Tekst źródłowy »
------------
Ukraińskie wojsko przejmuje fabryki oligarchów. „To była dobra okazja dla Zełenskiego”

Władze ukraińskie w warunkach wojny zdecydowały się na odebranie części majątku niektórym biznesmenom.

Publikacja: 08.11.2022 23:54

Prezydent Zełenski zapewnia, że przejęte zakłady będą pracować na rzecz obronności kraju

Prezydent Zełenski zapewnia, że przejęte zakłady będą pracować na rzecz obronności kraju

Foto: Genya SAVILOV/AFP

Państwo całkowicie przejmuje kontrolę nad zaporoską fabryką silników śmigłowcowych i samolotowych Motor Sicz, znajdującą się również w Zaporożu fabryką olejowych transformatorów Zaporożtransformator, fabryką samochodów ciężarowych KrAZ z siedzibą w Krzemieńczuku (obwód połtawski) oraz przejmuje całkowicie stery zarządzania gigantem paliwowym Ukrnafta oraz związaną z korporacją spółką Ukrtatnafta. Przyjęcie strategicznych spółek władze w Kijowie tłumaczą stanem wojennym i potrzebami armii. Dlatego przejdą one pod zarząd Ministerstwa Obrony.

– To była dobra okazja dla prezydenta Zełenskiego, by za jednym razem rozwiązać stare korporacyjne konflikty pomiędzy państwem a oligarchami. Niektóre z nich ciągnęły się latami, teraz postawiono kropkę – mówi „Rzeczpospolitej” Ołeksandr Ochrimenko, znany kijowski ekonomista. Przypomina, że większościowy pakiet akcji ukraińskiej spółki wydobywającej ropę i gaz i tak znajdował się w rękach państwa. Biznesmen Igor Kołomojski miał 42 proc. akcji i jeszcze z czasów rządów Petra Poroszenki toczył wojnę z państwem o wpływy w spółce.

Czytaj więcej

Masakra w błocie albo ucieczka. „Zrzucili nas i kazali się okopywać, ale mieliśmy tylko trzy łopaty”

Z kolei głównym aktywem firmy Ukrtatnafta, powiązanej z Ukrnaftą i należącej też do oligarchy, jest rafineria w Krzemieńczuku, uszkodzona rosyjskimi rakietami. – Teraz rafineria nie działa, ale wcześniej przetwarzała tanią ropę i zarabiała na sprzedaży drogiego paliwa. Było mnóstwo konfliktów, Kołomojski blokował wiele decyzji. Teraz państwo nie będzie miało kłopotu z zarządzaniem spółką – twierdzi ekonomista.
------------
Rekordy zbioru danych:
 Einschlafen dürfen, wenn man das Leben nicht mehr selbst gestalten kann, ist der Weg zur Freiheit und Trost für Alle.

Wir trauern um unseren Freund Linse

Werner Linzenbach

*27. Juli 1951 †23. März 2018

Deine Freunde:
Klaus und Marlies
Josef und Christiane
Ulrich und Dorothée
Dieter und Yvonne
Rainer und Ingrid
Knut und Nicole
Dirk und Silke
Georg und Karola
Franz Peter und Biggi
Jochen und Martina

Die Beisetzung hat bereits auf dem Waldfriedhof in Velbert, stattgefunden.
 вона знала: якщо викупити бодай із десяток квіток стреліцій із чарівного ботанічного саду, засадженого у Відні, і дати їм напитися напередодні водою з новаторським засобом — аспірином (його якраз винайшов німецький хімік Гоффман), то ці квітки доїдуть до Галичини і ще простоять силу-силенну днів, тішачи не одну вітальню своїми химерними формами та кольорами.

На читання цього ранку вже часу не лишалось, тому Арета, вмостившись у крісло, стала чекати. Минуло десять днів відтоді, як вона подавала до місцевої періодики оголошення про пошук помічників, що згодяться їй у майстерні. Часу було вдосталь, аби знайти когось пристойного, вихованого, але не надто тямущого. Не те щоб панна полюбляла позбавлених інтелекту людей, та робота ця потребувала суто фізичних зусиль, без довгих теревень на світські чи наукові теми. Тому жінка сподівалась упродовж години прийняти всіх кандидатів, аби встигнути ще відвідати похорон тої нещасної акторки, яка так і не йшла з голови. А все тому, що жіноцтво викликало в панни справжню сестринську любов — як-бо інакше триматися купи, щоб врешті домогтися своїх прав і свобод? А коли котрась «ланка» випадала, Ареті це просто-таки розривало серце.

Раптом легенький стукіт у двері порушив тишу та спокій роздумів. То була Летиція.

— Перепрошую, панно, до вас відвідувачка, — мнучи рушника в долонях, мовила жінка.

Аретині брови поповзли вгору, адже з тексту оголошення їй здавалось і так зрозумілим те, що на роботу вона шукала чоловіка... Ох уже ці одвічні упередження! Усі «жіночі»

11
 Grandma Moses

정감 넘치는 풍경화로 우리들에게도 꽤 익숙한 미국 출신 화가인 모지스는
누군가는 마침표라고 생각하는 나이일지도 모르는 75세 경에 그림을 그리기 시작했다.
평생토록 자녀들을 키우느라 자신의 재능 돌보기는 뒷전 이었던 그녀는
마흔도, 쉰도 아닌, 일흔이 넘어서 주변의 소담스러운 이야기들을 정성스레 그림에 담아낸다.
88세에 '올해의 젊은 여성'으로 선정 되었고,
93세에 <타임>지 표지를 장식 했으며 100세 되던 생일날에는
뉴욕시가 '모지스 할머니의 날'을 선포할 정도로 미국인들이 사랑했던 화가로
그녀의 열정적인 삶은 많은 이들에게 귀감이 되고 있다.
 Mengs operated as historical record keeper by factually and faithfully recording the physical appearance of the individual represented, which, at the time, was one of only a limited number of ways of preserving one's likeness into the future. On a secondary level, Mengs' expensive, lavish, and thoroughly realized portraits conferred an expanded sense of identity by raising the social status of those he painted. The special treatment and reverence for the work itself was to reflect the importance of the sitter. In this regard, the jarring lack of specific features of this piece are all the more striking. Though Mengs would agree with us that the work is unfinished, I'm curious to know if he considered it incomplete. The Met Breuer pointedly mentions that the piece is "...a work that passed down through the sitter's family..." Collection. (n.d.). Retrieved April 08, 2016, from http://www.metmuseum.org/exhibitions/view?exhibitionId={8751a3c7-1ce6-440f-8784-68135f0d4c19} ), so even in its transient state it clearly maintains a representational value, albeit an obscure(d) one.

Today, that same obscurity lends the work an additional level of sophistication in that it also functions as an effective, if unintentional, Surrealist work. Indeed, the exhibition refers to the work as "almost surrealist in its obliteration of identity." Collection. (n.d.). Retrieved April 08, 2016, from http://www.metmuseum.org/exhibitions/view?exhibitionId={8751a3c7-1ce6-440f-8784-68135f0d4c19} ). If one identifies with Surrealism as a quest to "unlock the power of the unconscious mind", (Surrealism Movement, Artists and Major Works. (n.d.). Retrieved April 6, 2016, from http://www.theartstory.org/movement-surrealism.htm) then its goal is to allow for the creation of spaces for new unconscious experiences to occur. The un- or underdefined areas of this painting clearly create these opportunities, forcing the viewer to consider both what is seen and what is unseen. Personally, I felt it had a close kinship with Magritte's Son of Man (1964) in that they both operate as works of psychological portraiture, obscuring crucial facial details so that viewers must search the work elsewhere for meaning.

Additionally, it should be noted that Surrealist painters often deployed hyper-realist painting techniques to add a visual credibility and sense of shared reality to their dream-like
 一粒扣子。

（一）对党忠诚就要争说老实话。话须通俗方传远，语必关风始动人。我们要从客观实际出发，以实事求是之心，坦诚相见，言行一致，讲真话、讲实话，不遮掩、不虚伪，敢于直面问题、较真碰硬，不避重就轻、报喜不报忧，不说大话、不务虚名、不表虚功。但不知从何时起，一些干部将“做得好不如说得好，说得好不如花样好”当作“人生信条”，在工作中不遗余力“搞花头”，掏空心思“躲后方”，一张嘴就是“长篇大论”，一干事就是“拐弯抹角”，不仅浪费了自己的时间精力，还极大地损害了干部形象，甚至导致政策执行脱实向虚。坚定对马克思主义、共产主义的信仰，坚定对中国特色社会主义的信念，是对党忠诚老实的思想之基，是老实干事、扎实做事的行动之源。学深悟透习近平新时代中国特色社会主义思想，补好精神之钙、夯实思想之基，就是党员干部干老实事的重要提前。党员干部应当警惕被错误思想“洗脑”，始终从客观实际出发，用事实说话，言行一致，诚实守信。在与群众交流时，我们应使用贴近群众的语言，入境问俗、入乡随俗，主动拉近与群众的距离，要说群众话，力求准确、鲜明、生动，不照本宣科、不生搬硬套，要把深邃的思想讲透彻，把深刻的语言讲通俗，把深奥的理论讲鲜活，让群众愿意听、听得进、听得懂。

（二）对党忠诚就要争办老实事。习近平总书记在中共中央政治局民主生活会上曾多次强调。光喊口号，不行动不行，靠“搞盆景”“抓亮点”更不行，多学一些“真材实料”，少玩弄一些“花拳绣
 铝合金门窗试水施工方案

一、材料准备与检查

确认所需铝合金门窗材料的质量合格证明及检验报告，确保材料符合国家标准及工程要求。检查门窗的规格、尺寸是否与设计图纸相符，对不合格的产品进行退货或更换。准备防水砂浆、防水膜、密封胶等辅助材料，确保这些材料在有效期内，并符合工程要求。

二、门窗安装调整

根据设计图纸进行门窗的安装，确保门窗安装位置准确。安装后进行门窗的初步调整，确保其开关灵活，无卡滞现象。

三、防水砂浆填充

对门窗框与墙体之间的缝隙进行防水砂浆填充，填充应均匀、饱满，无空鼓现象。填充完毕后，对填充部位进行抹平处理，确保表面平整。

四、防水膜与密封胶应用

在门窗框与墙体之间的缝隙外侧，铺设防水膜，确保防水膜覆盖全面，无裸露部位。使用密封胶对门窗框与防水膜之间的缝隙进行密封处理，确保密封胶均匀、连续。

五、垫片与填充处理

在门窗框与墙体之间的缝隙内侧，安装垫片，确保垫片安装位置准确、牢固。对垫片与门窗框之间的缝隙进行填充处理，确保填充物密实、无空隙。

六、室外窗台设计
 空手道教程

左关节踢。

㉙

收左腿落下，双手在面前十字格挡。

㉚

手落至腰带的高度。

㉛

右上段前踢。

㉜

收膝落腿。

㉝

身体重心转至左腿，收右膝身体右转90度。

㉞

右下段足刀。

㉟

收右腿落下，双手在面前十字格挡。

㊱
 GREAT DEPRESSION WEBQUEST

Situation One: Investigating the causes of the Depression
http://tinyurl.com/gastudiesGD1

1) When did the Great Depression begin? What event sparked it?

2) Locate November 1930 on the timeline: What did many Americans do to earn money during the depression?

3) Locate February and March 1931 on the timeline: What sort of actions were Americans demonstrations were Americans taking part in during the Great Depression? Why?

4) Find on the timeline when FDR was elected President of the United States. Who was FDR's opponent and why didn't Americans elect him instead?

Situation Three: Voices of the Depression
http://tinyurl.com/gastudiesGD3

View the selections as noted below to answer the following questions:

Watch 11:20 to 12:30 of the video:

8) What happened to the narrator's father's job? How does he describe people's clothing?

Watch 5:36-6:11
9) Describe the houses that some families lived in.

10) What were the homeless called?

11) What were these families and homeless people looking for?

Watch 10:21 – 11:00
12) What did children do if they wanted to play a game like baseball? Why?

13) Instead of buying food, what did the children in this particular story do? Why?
------------
Zestaw zadań »
a) Odpowiedz na pytania do artykułu o przejęciu ukraińskich fabryk:
(i) Pod zarząd którego ministerstwa przejdą przejęte spółki?
(ii) Ile procent akcji ukraińskiej spółki wydobywającej ropę i gaz miał Igor Kołomojski?
(iii) Co jest głównym aktywem firmy Ukrtatnafta?
b) Proszę przepisać z artykułu o przejęciu ukraińskich fabryk fragment zaczynający się od „Z kolei głównym aktywem” i ciągnący się aż do „spółką – twierdzi ekonomista.”.
c) Dopisz dalszy ciąg artykułu o przejęciu ukraińskich fabryk, zaczynając od miejsca po jego ostatnim zdaniu.
Rekordy pochodzą z innego źródła.

Odpowiedzi do zadań »
a)
(i) Ministerstwa Obrony.
(ii) 42 proc.
(iii) Rafineria w Krzemieńczuku.

b)
Z kolei głównym aktywem firmy Ukrtatnafta, powiązanej z Ukrnaftą i należącej też do oligarchy, jest rafineria w Krzemieńczuku, uszkodzona rosyjskimi rakietami. – Teraz rafineria nie działa, ale wcześniej przetwarzała tanią ropę i zarabiała na sprzedaży drogiego paliwa. Było mnóstwo konfliktów, Kołomojski blokował wiele decyzji. Teraz państwo nie będzie miało kłopotu z zarządzaniem spółką – twierdzi ekonomista.

c)
Od lat seria afer towarzyszyła jednej z najbardziej znanych spółek ukraińskiej zbrojeniówki Motor Sicz. Gdy upadał Związek Radziecki, kontrolę nad fabryką przejął jej główny inżynier Wiaczesław Bogusłajew, który później został jednym z najbogatszych Ukraińców. W 2017 roku próbował sprzedać Chińczykom swój większościowy pakiet akcji, do Chin wywieziono nawet część sprzętu ze strategicznego zaporoskiego przedsiębiorstwa. Ale do sfinalizowania umowy nie doszło, wkroczyło SBU, a aktywa Bogusłajewa zostały zamrożone. Niedawno 84-latek został zatrzymany i oskarżony o współpracę z Rosją. Z zarzutów wynika, że zakład okrężnymi drogami dostarczał Rosji silniki do śmigłowców.

Należący do Konstantina Grigoriszyna Zaporożtransformator jest największym w branży zakładem w Ukrainie, niezwykle ważnym w warunkach niszczonej przez Rosję infrastruktury energetycznej. Od lat znajduje się jednak w stanie upadłości.

Czytaj więcej

Będą negocjacje Ukrainy z Rosją? Na razie z Moskwą rozmawia Waszyngton

Produkujący samochody ciężarowe KrAZ w tym roku opublikował na swojej stronie internetowej tylko jeden komunikat, w którym pochwalił się, jak dzielnie ukraińskiej armii służą wyprodukowane tam maszyny. Z ubiegłorocznych komunikatów wynikało, że zakład ma nawet kontrakt na dostawy ciężarówek dla amerykańskiej armii. Należy do Konstantina Żewago, który, jak donoszą ukraińskie media, wyjechał z kraju niedługo po wybuchu rewolucji na Majdanie w 2014 roku.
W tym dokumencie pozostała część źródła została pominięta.